[Instruction]: Extract all of the records below line for line, without changing anything.

** begin Data supplied **

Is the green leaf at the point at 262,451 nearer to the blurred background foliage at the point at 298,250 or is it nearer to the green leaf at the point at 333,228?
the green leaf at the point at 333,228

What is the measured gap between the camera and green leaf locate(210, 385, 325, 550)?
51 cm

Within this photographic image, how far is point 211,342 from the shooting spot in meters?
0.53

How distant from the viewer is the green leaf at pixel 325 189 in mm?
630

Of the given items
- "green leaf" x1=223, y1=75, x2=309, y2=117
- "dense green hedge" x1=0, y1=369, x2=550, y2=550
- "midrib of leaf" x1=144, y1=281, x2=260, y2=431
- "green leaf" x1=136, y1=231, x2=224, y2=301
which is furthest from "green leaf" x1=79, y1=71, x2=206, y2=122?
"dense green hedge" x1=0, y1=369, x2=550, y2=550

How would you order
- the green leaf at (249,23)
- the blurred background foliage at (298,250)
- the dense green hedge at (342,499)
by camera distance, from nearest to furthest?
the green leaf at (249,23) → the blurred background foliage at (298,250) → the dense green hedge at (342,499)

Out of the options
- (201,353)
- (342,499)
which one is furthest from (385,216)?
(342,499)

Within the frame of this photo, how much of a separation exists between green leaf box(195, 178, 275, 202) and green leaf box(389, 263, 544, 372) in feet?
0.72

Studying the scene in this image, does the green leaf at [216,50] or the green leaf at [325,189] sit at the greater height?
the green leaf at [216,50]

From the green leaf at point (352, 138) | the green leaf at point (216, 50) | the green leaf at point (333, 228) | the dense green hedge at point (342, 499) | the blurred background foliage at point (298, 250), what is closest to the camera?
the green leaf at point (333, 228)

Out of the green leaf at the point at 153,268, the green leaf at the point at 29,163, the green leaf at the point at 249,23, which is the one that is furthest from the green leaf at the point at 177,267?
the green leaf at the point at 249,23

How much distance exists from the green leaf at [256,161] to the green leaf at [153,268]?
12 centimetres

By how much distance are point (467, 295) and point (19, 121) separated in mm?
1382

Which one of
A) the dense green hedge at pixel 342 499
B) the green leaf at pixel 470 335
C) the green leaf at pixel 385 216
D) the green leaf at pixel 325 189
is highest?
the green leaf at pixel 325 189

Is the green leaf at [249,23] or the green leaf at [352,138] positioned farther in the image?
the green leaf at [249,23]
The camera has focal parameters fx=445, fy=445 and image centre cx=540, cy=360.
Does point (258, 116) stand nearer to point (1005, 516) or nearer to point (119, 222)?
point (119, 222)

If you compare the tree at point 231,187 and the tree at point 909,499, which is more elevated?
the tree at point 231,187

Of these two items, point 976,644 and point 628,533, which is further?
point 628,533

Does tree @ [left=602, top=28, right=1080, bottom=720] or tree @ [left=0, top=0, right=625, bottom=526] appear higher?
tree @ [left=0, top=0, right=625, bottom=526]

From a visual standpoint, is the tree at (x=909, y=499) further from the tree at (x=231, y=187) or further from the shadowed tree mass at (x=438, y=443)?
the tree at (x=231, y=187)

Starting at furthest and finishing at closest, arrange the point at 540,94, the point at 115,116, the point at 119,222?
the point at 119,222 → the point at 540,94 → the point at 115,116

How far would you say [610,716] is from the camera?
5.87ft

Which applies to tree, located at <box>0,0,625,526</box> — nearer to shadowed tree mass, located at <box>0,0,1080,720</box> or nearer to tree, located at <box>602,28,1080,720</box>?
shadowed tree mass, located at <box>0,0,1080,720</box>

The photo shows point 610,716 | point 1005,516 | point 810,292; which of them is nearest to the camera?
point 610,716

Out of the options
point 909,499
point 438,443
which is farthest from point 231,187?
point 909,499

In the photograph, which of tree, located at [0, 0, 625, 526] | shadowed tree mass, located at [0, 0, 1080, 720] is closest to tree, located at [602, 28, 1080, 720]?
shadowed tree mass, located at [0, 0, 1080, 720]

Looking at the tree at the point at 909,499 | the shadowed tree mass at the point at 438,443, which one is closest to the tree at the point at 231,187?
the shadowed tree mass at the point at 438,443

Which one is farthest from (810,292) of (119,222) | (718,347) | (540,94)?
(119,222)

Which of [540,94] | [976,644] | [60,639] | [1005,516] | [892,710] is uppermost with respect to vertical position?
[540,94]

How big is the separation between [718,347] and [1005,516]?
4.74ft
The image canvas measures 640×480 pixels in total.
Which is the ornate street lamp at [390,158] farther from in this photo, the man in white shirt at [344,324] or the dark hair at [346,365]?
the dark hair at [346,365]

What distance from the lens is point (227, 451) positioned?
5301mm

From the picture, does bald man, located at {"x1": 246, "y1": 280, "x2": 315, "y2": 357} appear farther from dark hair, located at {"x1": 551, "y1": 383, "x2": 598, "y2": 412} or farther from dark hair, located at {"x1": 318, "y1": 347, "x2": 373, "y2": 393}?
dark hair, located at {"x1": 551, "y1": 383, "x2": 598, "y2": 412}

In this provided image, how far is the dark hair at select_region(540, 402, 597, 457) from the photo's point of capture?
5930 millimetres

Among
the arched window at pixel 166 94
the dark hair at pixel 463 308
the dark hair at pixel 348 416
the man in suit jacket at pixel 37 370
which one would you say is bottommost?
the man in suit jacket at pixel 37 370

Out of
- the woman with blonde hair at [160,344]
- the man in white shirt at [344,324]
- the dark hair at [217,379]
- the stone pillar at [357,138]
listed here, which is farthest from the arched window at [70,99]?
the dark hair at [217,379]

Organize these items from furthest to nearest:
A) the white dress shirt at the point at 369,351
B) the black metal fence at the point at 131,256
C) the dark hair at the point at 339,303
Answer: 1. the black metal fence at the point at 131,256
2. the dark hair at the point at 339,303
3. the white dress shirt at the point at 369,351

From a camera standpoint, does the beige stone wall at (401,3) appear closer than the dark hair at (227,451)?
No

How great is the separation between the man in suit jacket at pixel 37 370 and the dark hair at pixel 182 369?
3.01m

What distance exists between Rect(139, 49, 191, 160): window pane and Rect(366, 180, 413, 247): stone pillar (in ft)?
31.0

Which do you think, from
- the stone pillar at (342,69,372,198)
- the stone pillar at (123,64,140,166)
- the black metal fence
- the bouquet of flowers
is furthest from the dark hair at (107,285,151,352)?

** end Data supplied **

[Response to this task]:
Is the green leaf at the point at 262,451 nearer to the blurred background foliage at the point at 298,250 or is it nearer to the green leaf at the point at 333,228?
the green leaf at the point at 333,228

What is the measured gap between the camera and green leaf locate(210, 385, 325, 550)?
51 cm

Within this photographic image, how far is point 211,342 from the shooting spot in meters?
0.53

How distant from the viewer is the green leaf at pixel 325 189 in mm?
630

Of the given items
- "green leaf" x1=223, y1=75, x2=309, y2=117
- "dense green hedge" x1=0, y1=369, x2=550, y2=550
- "midrib of leaf" x1=144, y1=281, x2=260, y2=431
- "green leaf" x1=136, y1=231, x2=224, y2=301
which is furthest from "green leaf" x1=79, y1=71, x2=206, y2=122?
"dense green hedge" x1=0, y1=369, x2=550, y2=550

How would you order
- the green leaf at (249,23)
- the blurred background foliage at (298,250)
- the dense green hedge at (342,499)
by camera distance, from nearest to furthest?
the green leaf at (249,23) → the blurred background foliage at (298,250) → the dense green hedge at (342,499)

Out of the options
- (201,353)
- (342,499)
which one is furthest from (385,216)?
(342,499)

Within the frame of this photo, how much of a separation exists between green leaf box(195, 178, 275, 202) and green leaf box(389, 263, 544, 372) in feet?
0.72

Studying the scene in this image, does the green leaf at [216,50] or the green leaf at [325,189] sit at the greater height?
the green leaf at [216,50]

From the green leaf at point (352, 138) | the green leaf at point (216, 50) | the green leaf at point (333, 228) | the dense green hedge at point (342, 499) | the blurred background foliage at point (298, 250), what is closest to the camera?
the green leaf at point (333, 228)

Out of the green leaf at the point at 153,268, the green leaf at the point at 29,163, the green leaf at the point at 249,23, which is the one that is furthest from the green leaf at the point at 177,267?
the green leaf at the point at 249,23

How much distance exists from the green leaf at [256,161] to the green leaf at [153,268]?
12 centimetres

By how much distance are point (467, 295) and point (19, 121) separated in mm?
1382

Which one of
A) the dense green hedge at pixel 342 499
B) the green leaf at pixel 470 335
C) the green leaf at pixel 385 216
D) the green leaf at pixel 325 189
is highest?
the green leaf at pixel 325 189

Is the green leaf at [249,23] or the green leaf at [352,138] positioned farther in the image?
the green leaf at [249,23]
The camera has focal parameters fx=445, fy=445 and image centre cx=540, cy=360.
Does point (258, 116) stand nearer to point (1005, 516) or nearer to point (119, 222)?
point (119, 222)

If you compare the tree at point 231,187 and the tree at point 909,499, which is more elevated?
the tree at point 231,187

Of these two items, point 976,644 and point 628,533, which is further?
point 628,533

Does tree @ [left=602, top=28, right=1080, bottom=720] or tree @ [left=0, top=0, right=625, bottom=526] appear higher?
tree @ [left=0, top=0, right=625, bottom=526]

From a visual standpoint, is the tree at (x=909, y=499) further from the tree at (x=231, y=187) or further from the shadowed tree mass at (x=438, y=443)?
the tree at (x=231, y=187)

Starting at furthest and finishing at closest, arrange the point at 540,94, the point at 115,116, the point at 119,222?
the point at 119,222 → the point at 540,94 → the point at 115,116

How far would you say [610,716] is from the camera?
5.87ft

Which applies to tree, located at <box>0,0,625,526</box> — nearer to shadowed tree mass, located at <box>0,0,1080,720</box> or nearer to tree, located at <box>602,28,1080,720</box>?
shadowed tree mass, located at <box>0,0,1080,720</box>

The photo shows point 610,716 | point 1005,516 | point 810,292; which of them is nearest to the camera?
point 610,716

Out of the options
point 909,499
point 438,443
which is farthest from point 231,187?
point 909,499

In the photograph, which of tree, located at [0, 0, 625, 526] | shadowed tree mass, located at [0, 0, 1080, 720] is closest to tree, located at [602, 28, 1080, 720]?
shadowed tree mass, located at [0, 0, 1080, 720]

Looking at the tree at the point at 909,499 | the shadowed tree mass at the point at 438,443, which one is closest to the tree at the point at 231,187?
the shadowed tree mass at the point at 438,443

Which one is farthest from (810,292) of (119,222) | (718,347) | (540,94)?
(119,222)

Which of [540,94] | [976,644] | [60,639] | [1005,516] | [892,710] is uppermost with respect to vertical position?
[540,94]

How big is the separation between [718,347] and [1005,516]?
4.74ft
The image canvas measures 640×480 pixels in total.
Which is the ornate street lamp at [390,158] farther from in this photo, the man in white shirt at [344,324] or the dark hair at [346,365]?
the dark hair at [346,365]

What distance from the lens is point (227, 451) positioned?
5301mm

From the picture, does bald man, located at {"x1": 246, "y1": 280, "x2": 315, "y2": 357} appear farther from dark hair, located at {"x1": 551, "y1": 383, "x2": 598, "y2": 412} or farther from dark hair, located at {"x1": 318, "y1": 347, "x2": 373, "y2": 393}?
dark hair, located at {"x1": 551, "y1": 383, "x2": 598, "y2": 412}

In this provided image, how far is the dark hair at select_region(540, 402, 597, 457) from the photo's point of capture?
5930 millimetres

Among
the arched window at pixel 166 94
the dark hair at pixel 463 308
the dark hair at pixel 348 416
the man in suit jacket at pixel 37 370
which one would you say is bottommost?
the man in suit jacket at pixel 37 370

Out of
- the woman with blonde hair at [160,344]
- the man in white shirt at [344,324]
- the dark hair at [217,379]
- the stone pillar at [357,138]
listed here, which is farthest from the arched window at [70,99]?
the dark hair at [217,379]

Organize these items from furthest to nearest:
A) the white dress shirt at the point at 369,351
B) the black metal fence at the point at 131,256
C) the dark hair at the point at 339,303
Answer: 1. the black metal fence at the point at 131,256
2. the dark hair at the point at 339,303
3. the white dress shirt at the point at 369,351

From a camera standpoint, does the beige stone wall at (401,3) appear closer than the dark hair at (227,451)?
No

How great is the separation between the man in suit jacket at pixel 37 370 and the dark hair at pixel 182 369?
3.01m

What distance exists between Rect(139, 49, 191, 160): window pane and Rect(366, 180, 413, 247): stone pillar (in ft)?
31.0

Which do you think, from
- the stone pillar at (342,69,372,198)
- the stone pillar at (123,64,140,166)
- the black metal fence
- the bouquet of flowers
is furthest from the dark hair at (107,285,151,352)?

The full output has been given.